──────── TEKS SUMBER

Yogyakarta (8/6/2020) konidiy.or.id – Ketua Umum Komite Olahraga Nasional Indonesia Daerah Istimewa Yogyakarta (KONI DIY) Prof. Dr. Djoko Pekik Irianto, M.Kes., AIFO., menekankan empat (4) hal penting dalam pembahasan Revisi Undang-Undang (UU) No. 3 Tahun 2005 tentang Sistem Keolahragaan Nasional (SKN) bersama dengan KONI Pusat dan 27 KONI Provinsi se-Indonesia melalui Rapat Virtual yang berlangsung pada Senin (8/6).
Pertama, bahwa revisi UU tersebut menurutnya tidak lagi sekadar revisi semata, namun betul-betul merubah secara total. Karena secara aspek legal, dikemukakan bahwa kalau ada perubahan di atas 50 persen terutama pasal per pasal itu, maka tidak lagi disebut sebagai revisi, tetapi sebagai perubahan. Oleh karena ada tiga ranah dalam UU tersebut, yang meliputi olahraga pendidikan, olahraga rekreasi, dan olahraga prestasi. Dan yang dibahas dalam kesempatan kali ini yakni mengenai olahraga prestasi.
“Penekanan yang pertama yakni bukan revisi lagi, tapi perubahan. Itu agar bisa memberikan peran sebagai pengungkit akselerasi pembangunan olahraga secara nasional,” ujar Prof. Djoko seusai mengikuti rapat virtual di kantor setempat.

────────────────
──────── DATA TERSEDIA

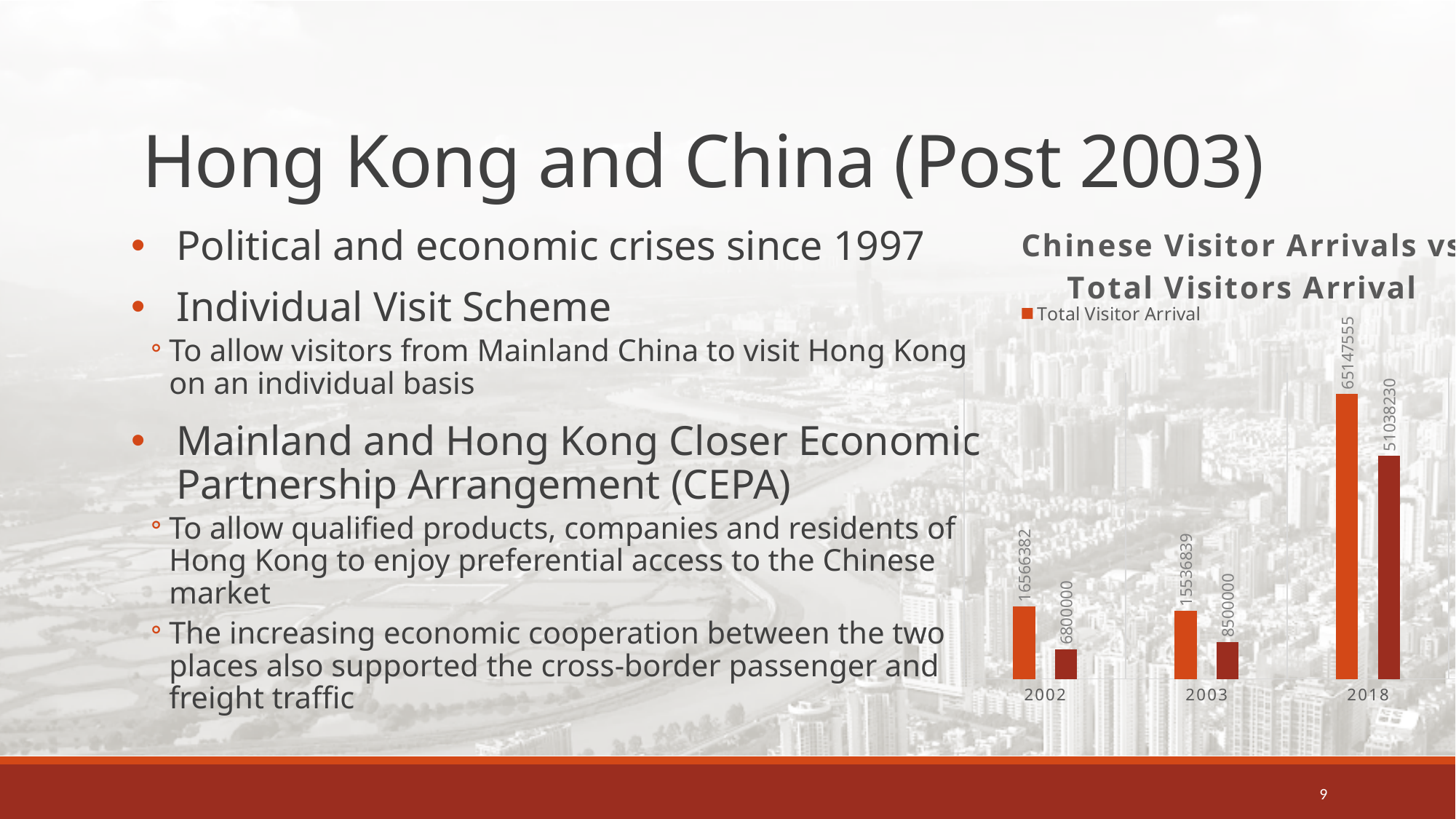
How many years are shown on the x axis of the chart? 3 What is the value printed on the dark red bar for 2018? 51038230 What type of chart is shown on the slide? bar chart Which year has the highest Total Visitor Arrival? 2018 What is the value printed on the dark red bar for 2002? 6800000 Which series name is readable in the chart's legend? Total Visitor Arrival Is the Total Visitor Arrival for 2018 larger or smaller than for 2002? larger What is the Total Visitor Arrival value for 2002? 16566382 Which year has the lowest Total Visitor Arrival? 2003 What is the difference between the Total Visitor Arrival values for 2002 and 2003? 1029543 What is the Total Visitor Arrival value for 2018? 65147555 What is the Total Visitor Arrival value for 2003? 15536839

────────────────

PETUNJUK TUGAS:
Tuliskan lanjutan teks sumber, dimulai setelah kalimat terakhirnya. Baris-baris data tidak berhubungan dengan teks sumber.

KOTAK JAWABAN:
Kedua, perihal pasal 13 yang menyebutkan bahwa kewenangan pemerintah itu mutlak, yang selain sebagai regulator, juga berperan sebagai eksekutor. Hal ini kemudian diusulkan oleh KONI DIY bahwa peran atau kewenangan pemerintah yang berbunyi mengatur, membina, mengembangkan, melaksanakan dan mengawasi itu, kata ‘melaksanakan’ dihilangkan, sehingga pemerintah tidak lagi berperan ganda sebagai regulator dan eksekutor. Namun justru berfokus pada penguatan terhadap fungsi pemerintah sebagai regulator.
“Lalu pertanyaannya siapa yang menjadi eksekutor, eksekutornya adalah tentu stakeholder yang lain, termasuk KONI dan jajaran, PP dan PB Cabang Olahraga. Inilah letak bagaimana kita berupaya agar KONI memiliki peran yang lebih kuat dibanding selama ini,” jelasnya.
Ketiga, pada pasal 44 yang mengatur tentang peran KONI dan KOI, Guru Besar Fakultas Ilmu Keolahragaan Universitas Negeri Yogyakarta (FIK UNY) ini menilai bahwa berdasarkan pengalaman yang lalu, maka penyatuan KONI dan KOI ini sudah tidak bisa ditawar lagi. Dirinya menekankan hal tersebut harus diupayakan untuk disatukan. Dengan adanya satu badan ini, di dalamnya bisa memiliki ‘dua kamar’. Di mana kamar satu berfungsi untuk mengurus olahraga secara nasional, dan kamar lainnya berfungsi untuk mengurus olahraga prestasi secara internasional.
“Kemudian namanya apa, kami mengusulkan bukan KONI, dan bukan KOI, tetapi kami mengusulkan KNOI, yakni Komite Nasional Olahraga Indonesia,” kata dia.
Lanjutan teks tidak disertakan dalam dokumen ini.